I suppose she could get brained by blows from freshly falling conkers
But surely that would not have been why she was acting so bonkers
As she reached, fast, for the trigger to deliver final, fatal shots
At seedlings, sleeping in their beds or flopped in flowerpots.

Another seed of thought sprang up, as I began to think that its
’Cos she’s just received a call to the, soon-upcoming, Olympics
Where the team, a gunman short, need to find a cracking, brand-new crackshot
But that demented woman seemed as though she were a shot-through crackpot
And my face went ashen as I looked at sights much sicker, more
Than sweet William Tell attempting shooting at those apples by the score,
When Ami changed direction and aimed at the ivy bushes,
Which made my heart beat quicker than it usually rushes.

I’ve heard of madder, when the Queen had white roses painted red,
In the storybook by Lewis Carroll, in that royal flowerbed
But it seemed as if my neighbour’s acts were simply hard to understand:
Had she gone off and wandered off into a private wonderland?
I reflected for a moment, as I was looking through the glass,
On the strange events that now before my wide-open eyes did pass,
I never think I ever will encounter, or clock sights any more shocking,
Than happened in that rockery, so small, you’d never jab a wok in.

Did she declare that spades and forks would club up, play their joker
And make her die, mourned by sweethearts, though ’twere hard to choke her?
What was she stalking with her prized, precisely pointed pistol?
Did she intend exterminating every stalk of dock and thistle?
Her aim was well directed and improved with every skilful shot
But I had some indications that she’d gone and lost the plot
As she started on the vegetables, which wouldn’t have a clue to
Lettuce know that they’d been unable to raise even a pea-shooter.

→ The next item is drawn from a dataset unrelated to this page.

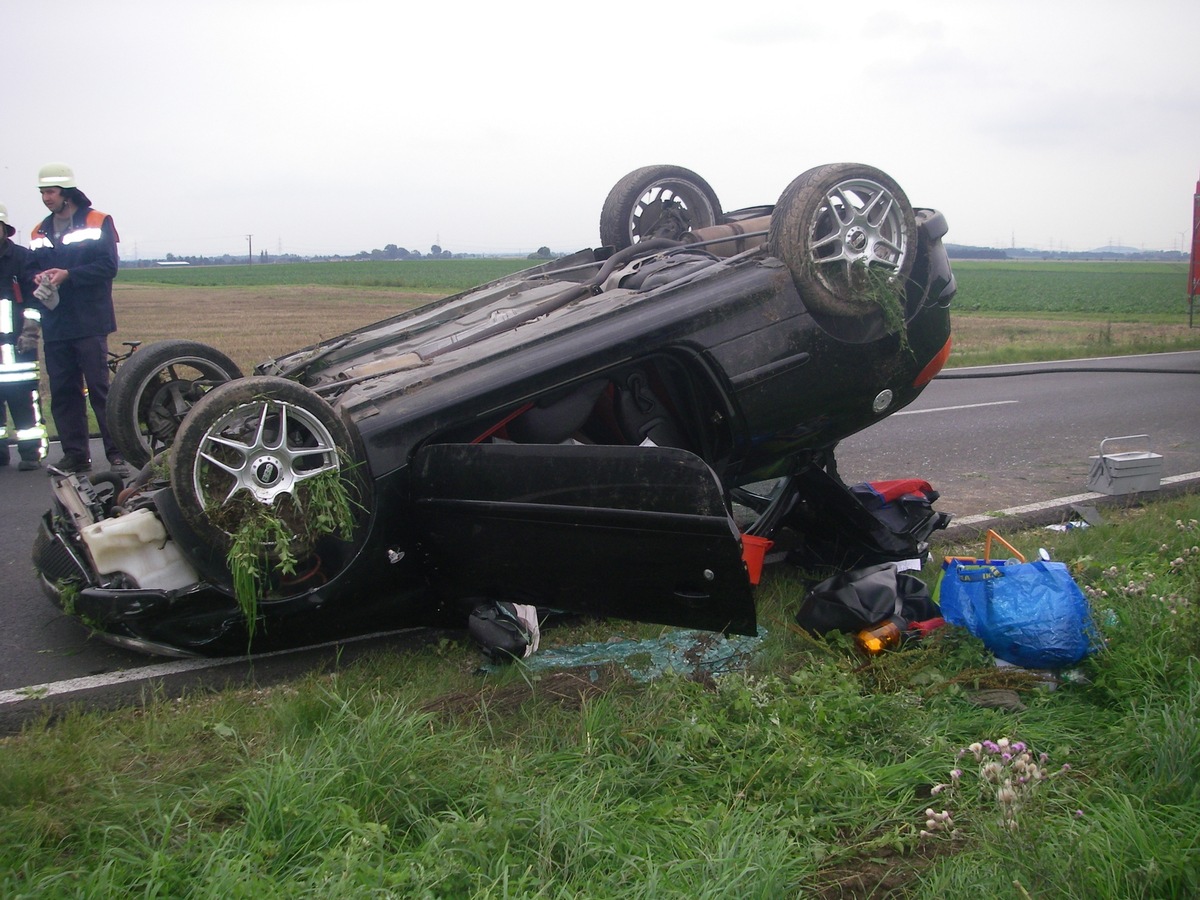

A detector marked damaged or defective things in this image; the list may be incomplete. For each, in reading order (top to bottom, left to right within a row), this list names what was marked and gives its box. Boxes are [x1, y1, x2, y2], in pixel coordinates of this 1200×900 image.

overturned black car [30, 162, 956, 652]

Or load a spud-gun, though perhaps they could have hired some marrows
And shot her, as they lurked, amazed, by the corners of wheelbarrows.
I peeped, just for an instant, as she vaguely vanished round the shed
But, still scared that she’d forget-me-not and turn on me instead,
I tried to get my candid camera out to make a true, not flowery video
So if I were found dead on the ground, then everyone would know
But I was shattered that the battery was flat, so I could not record the fun
That seemed like a deadly dress rehearsal for “Ami, get your gun.”

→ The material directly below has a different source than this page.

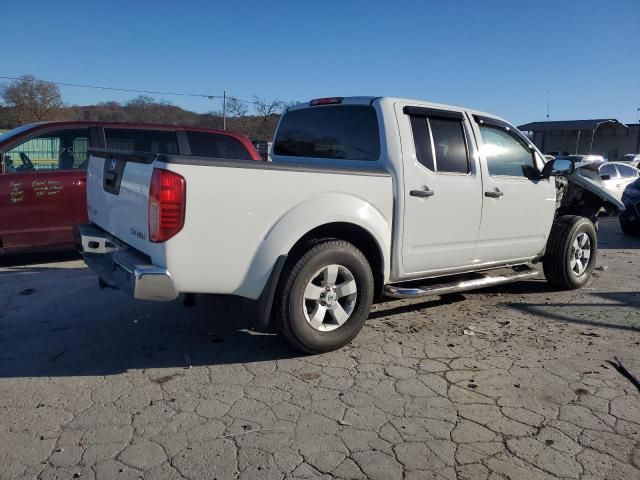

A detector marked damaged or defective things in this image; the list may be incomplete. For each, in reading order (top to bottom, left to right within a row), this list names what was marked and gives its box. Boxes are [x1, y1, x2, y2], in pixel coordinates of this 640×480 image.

cracked asphalt pavement [0, 218, 636, 480]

Though they could have made some rushes, of the scene that I could see,
I’m sure no great director, like the giant Cubby Broccoli,
Could have done her actions justice, as she cut down each shoot,
Since they surely would have foundered in the mud, not taken root.
I wondered what had made her want to kill each pleasant plant:
Pretty potty were the only words for it, I naïvely, greenly grant.
I know her garden once assumed near jungle-like proportion
But I still didn’t see the point of blunt ballistics for precaution:

It wasn’t nearly high enough to hide a great bull, rushing round
The margins of the borders, though cows slipped on the ground.
I know nasturtiums nurture nasty natures if they’re slugged at
But, since I couldn’t prune those thoughts, which my conscience tugged at,
I made polite inquiries for the real reasons for her deeds:
It was that her friend, Wendy, had just planted shrubs and seeds
And the answer to the mystery was quite a cunning plan,
Since a hole had now appeared in her old, rusty watering can.

So, in her stunning scheme, a thorny flaw abundantly arose,
Not standard, but a hybrid, teemed from where, nobody knows,
The only thrifty solution that had bloomed inside her head
Was to fill a water pistol and then soak, not shoot plants dead
And her aim was re-hydration, not sudden, spiteful slaughter,
That she insisted on, that night, when they cried out for water
To save them from the awful fate, I finally clearly understood,
But whether shooting it at them is best, is still as clear as her blooming mud.